* Written task *
Rewrite the records below, changing every "at point" to "at coordinates" and leaving everything else as it is.

* Spatial reasoning question records *
------

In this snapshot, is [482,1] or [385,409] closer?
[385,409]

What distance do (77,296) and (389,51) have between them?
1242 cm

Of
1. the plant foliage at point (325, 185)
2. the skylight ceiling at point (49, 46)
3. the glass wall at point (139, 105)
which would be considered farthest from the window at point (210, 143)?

------

* Right answer *
In this snapshot, is [482,1] or [385,409] closer?
[385,409]

What distance do (77,296) and (389,51) have between them?
1242 cm

Of
1. the plant foliage at coordinates (325, 185)
2. the skylight ceiling at coordinates (49, 46)
3. the glass wall at coordinates (139, 105)
which would be considered farthest from the window at coordinates (210, 143)?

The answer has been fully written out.